# UZURV



## JimS (Aug 18, 2015)

UZURV is being talked about in about a half-dozen City subforums. Would like a consolidated discussion here. Are they legit? Are they legal?

Riders pay, drivers pay, apparently there are incentives, but no details on how the driver get paid those. No 1099s that I'm aware of.

Lots of nice pictures and well groomed spokespeople for them out there. I'd like to hear some real testimonies.


----------



## HERR_UBERMENSCH (Jun 3, 2016)

Driver gets paid BY UBER, the incentives may be discounts but as far as I know UZURV is only a taker, not a giver.


----------



## JimS (Aug 18, 2015)

Uber has absolutely nothing to do with UZURV. There isn't even a tap into the API.
Their website touts "Generous Driver Referral Reward system" and "Incentives are monetary enticements offered by riders to drivers to accept a reservation." How does that money transfer back to the driver? Is it a deposit? Is it deducted from your account of fees?


----------



## UberJeffG (Aug 1, 2015)

Driver payout was via check for February and March. April and May were paid via Square Cash via email with no account required. Electronic transfer could be claimed with your debit card or declined, in which case they cut you a check. Running totals accrue in a visible tally inside the app called the "Bank".


----------



## Bart McCoy (Nov 4, 2014)

But it's really based on hailing, which is illegal
Lots of people only think hailing is when you stand on a street corner and wave your hands


----------



## JimS (Aug 18, 2015)

Bart McCoy said:


> But it's really based on hailing, which is illegal
> Lots of people only think hailing is when you stand on a street corner and wave your hands


Of all the valid arguments available, this is the least valid. Uber exists solely on skirting regulation by pre arranging rides, albeit in seconds rather than minutes/hours/days. The scheduling part is the least controversial of any of the debates.


----------



## Bart McCoy (Nov 4, 2014)

JimS said:


> Of all the valid arguments available, this is the least valid. Uber exists solely on skirting regulation by pre arranging rides, albeit in seconds rather than minutes/hours/days. The scheduling part is the least controversial of any of the debates.


you should probably read up the definition of hailing before you make such a reply


----------



## MattyMikey (Aug 19, 2015)

JimS said:


> Of all the valid arguments available, this is the least valid. Uber exists solely on skirting regulation by pre arranging rides, albeit in seconds rather than minutes/hours/days. The scheduling part is the least controversial of any of the debates.


I believe but could be wrong how Uber skirts regulation is they play the "Rideshare" mentality. Basically users are supposed to be paired with direction they're going.

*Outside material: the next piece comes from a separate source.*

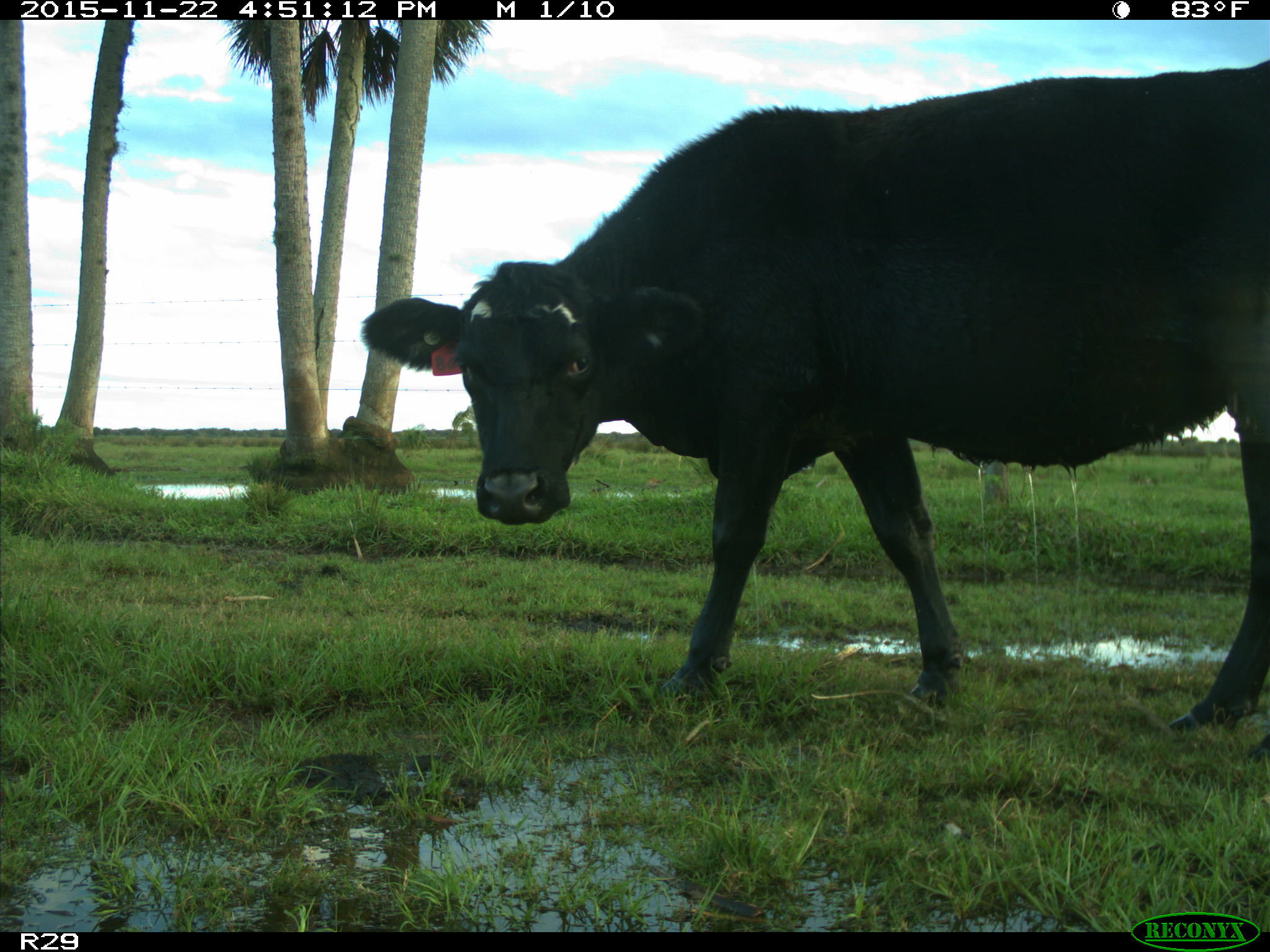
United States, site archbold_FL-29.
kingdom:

So I believe Bart McCoy is correct but what I wonder now with Uber and Lyft doing the scheduled rides if they're opening up themselves for issues like this...


----------



## JimS (Aug 18, 2015)

Bart McCoy said:


> you should probably read up the definition of hailing before you make such a reply


You may be legally or technically precise, but the_ common_ relevant definition is:








So, rather than be a jerk about it, why not post a reference to your obscure chosen definition?

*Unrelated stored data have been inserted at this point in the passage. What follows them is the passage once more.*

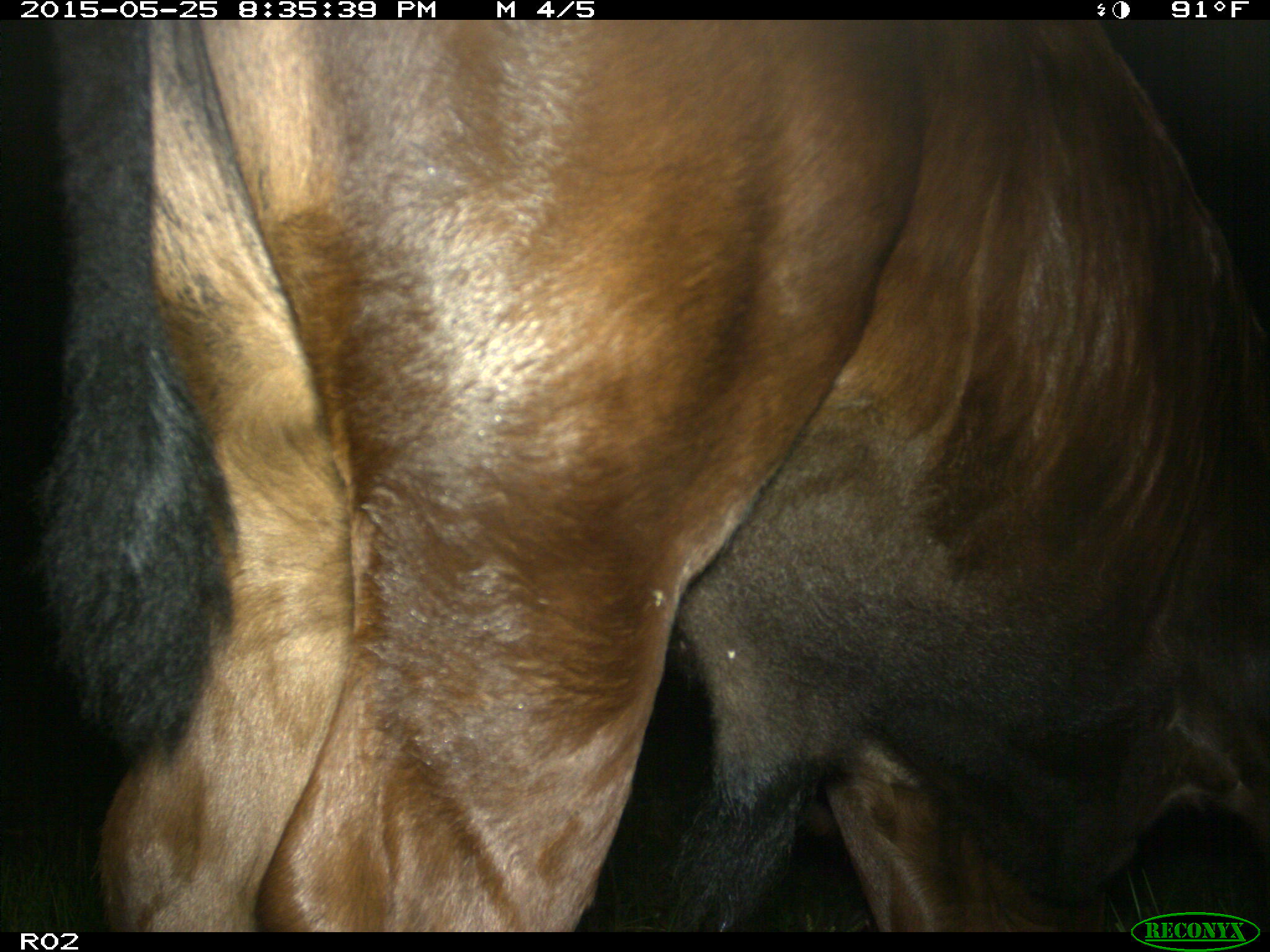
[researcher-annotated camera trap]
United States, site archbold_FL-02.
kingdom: Animalia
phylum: Chordata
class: Mammalia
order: Artiodactyla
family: Bovidae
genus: Bos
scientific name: Bos taurus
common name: domestic cow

Besides, we all know we're talking about street hailing, and truncating "street" for brevity.

The point is, there is no difference between pre arranging a ride on a calendar vs an app.


----------



## Bart McCoy (Nov 4, 2014)

JimS said:


> You may be legally or technically precise, but the_ common_ relevant definition is:
> View attachment 45625
> 
> So, rather than be a jerk about it, why not post a reference to your obscure chosen definition?
> ...


I clearly said "legally that's called hailing", so there should have been no confusion of me referring to some common definition
My point is , legally, simply street hailing is not all that is illegal. Driving to someone pre-determined, then havng them request a ride to get Uber, is hailing. Its not hailing as long as that ride is random thru the app. Again, if it was legal, all Uber drivers would be doing this. When they see somebody on the street hail a cab, they would just pull up and say hey im Uber,request Uber now. If you do that, and the authorities see you, you will get a fat ticket.


----------



## JimS (Aug 18, 2015)

I still would like to see some reference to your legal definition (which, by the way, can vary by jurisdiction).

I do agree that there is also a solicitation clause. You're not allowed to go out and solicit people on the streets for rides. That's a rule for cabs, too.

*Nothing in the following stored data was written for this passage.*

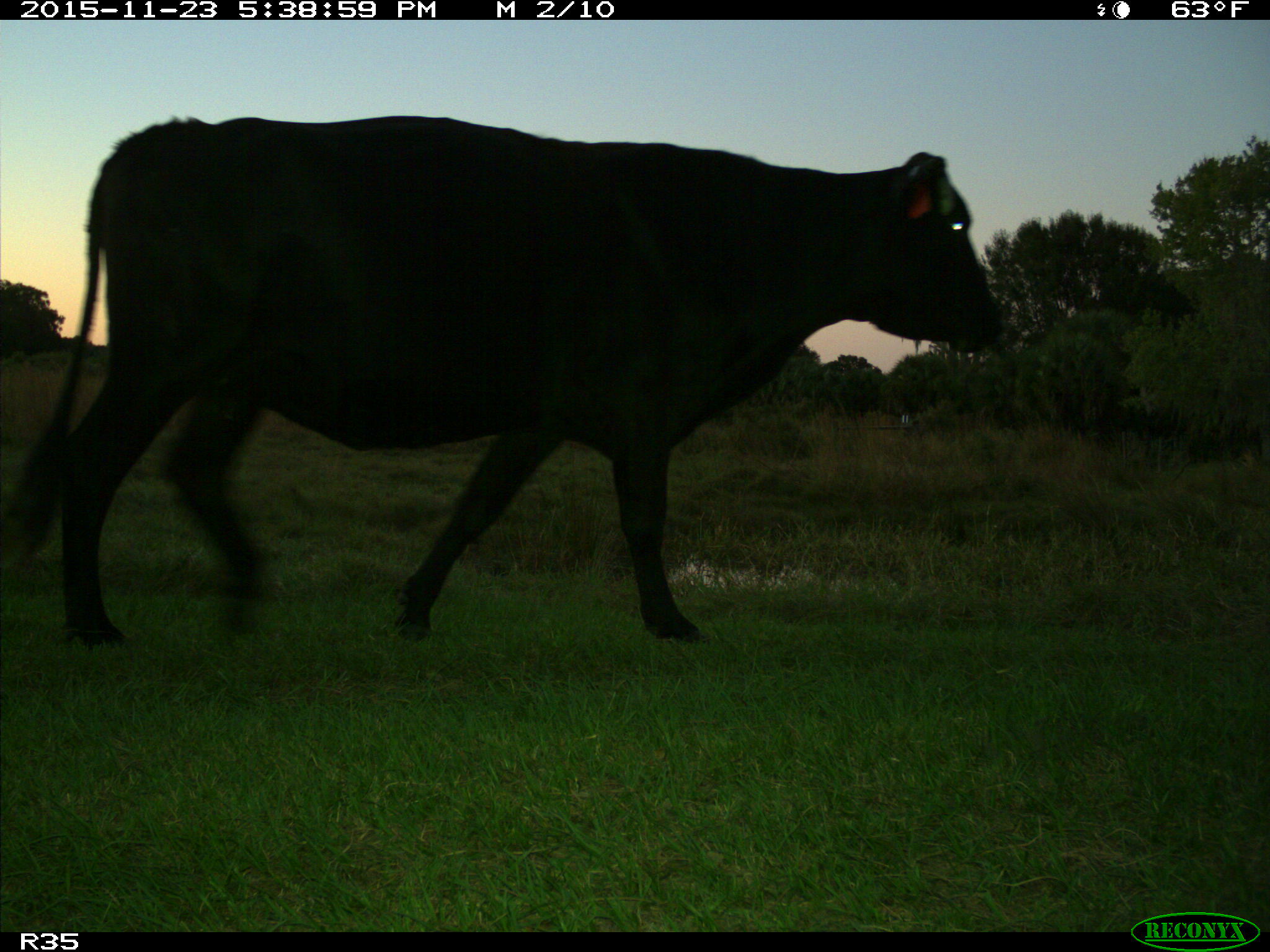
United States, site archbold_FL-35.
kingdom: Animalia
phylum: Chordata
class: Mammalia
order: Artiodactyla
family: Bovidae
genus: Bos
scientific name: Bos taurus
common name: domestic cow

As for pre-arranging, LOTs of drivers do that. Right, wrong or indifferent, lots do.

Again, though, the point in this thread is that it is the least controversial part of this really bad service.


----------



## UberChad (May 31, 2016)

What exactly is the difference here then what uber does anyway? Users use the APP to tell Uber they need a ride, then uber contacts you ON YOUR PHONE to tell you to go pick the person up. I dont see how this is any different honestly then if a regular customer were to call me and say they need a ride and i was to go meet them and then they get me through the app at that point. No matter the reasoning, it really is the same damn thing


----------



## Rideshare4what (Dec 7, 2016)

Basically what uzurv is doing is allowing drivers and riders to network in advance. So for example Jenny may like your conversation, driving habits, whatever.... she'd like to request you again but isn't comfortable texting you because that would put her personal info out there. Uzurv gives the rider privacy while also being able to incentivize that driver with additional funds without having to carry cash or swipe a card in the car. what Uber does is allows riders to put a system reminder into the app for the app to hail a on demand rides at the correct time, to a random driver. also Uber has moved from a "pick a time" to a "pick a time block". Uber doesn't guarantee that a rider will get picked up at a given time. that rider also has no way to communicate with the driver ahead of time. with uzurv the rider has lightning times more control over who, where, and when theyou get picked up.


----------